**DIRECTIVE:** Starting at the line that contains "How should one sequence" and ending at the line that contains "when moving from farthest to nearest?", recast those lines as a numbered list, leaving out any blank lines.

**DATA ENTRIES:**
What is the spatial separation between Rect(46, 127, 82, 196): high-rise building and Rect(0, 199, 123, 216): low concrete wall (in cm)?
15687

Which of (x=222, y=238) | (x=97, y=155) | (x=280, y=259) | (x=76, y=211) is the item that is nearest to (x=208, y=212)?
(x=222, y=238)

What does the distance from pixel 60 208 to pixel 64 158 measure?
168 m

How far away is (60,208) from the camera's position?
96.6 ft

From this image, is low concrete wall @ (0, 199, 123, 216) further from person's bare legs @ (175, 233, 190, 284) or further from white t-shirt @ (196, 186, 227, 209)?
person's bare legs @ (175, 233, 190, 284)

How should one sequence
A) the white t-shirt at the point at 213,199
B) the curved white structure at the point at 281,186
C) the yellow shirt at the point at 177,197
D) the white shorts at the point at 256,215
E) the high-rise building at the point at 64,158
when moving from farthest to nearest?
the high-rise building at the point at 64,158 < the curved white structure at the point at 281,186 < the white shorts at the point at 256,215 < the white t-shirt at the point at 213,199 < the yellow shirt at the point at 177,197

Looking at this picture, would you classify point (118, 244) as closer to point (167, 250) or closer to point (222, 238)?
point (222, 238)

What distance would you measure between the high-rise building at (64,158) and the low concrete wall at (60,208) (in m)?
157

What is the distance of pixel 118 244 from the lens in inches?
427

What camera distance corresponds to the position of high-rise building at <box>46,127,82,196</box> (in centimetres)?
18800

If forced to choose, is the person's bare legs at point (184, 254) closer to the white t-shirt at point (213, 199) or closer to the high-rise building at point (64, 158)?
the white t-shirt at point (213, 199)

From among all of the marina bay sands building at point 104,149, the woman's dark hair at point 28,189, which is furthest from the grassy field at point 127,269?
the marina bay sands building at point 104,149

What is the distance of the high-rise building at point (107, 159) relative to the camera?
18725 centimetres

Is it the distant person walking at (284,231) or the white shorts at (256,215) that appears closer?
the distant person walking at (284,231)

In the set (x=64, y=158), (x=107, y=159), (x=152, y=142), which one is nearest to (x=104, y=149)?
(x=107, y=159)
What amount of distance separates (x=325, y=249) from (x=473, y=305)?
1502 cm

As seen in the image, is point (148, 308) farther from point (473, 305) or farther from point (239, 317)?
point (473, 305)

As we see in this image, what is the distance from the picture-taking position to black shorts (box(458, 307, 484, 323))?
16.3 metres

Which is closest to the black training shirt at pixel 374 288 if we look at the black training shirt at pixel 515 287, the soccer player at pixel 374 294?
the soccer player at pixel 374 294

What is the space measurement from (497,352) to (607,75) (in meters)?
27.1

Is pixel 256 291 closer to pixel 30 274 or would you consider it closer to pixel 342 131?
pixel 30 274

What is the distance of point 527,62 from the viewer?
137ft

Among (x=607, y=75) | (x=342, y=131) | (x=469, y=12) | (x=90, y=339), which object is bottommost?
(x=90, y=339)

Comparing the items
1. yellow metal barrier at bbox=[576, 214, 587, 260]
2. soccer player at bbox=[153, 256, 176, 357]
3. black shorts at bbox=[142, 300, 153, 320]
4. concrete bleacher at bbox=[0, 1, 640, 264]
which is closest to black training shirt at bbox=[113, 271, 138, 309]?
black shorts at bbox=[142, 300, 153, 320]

**RESULT FOR THIS TASK:**
1. How should one sequence
2. A) the white t-shirt at the point at 213,199
3. B) the curved white structure at the point at 281,186
4. C) the yellow shirt at the point at 177,197
5. D) the white shorts at the point at 256,215
6. E) the high-rise building at the point at 64,158
7. when moving from farthest to nearest?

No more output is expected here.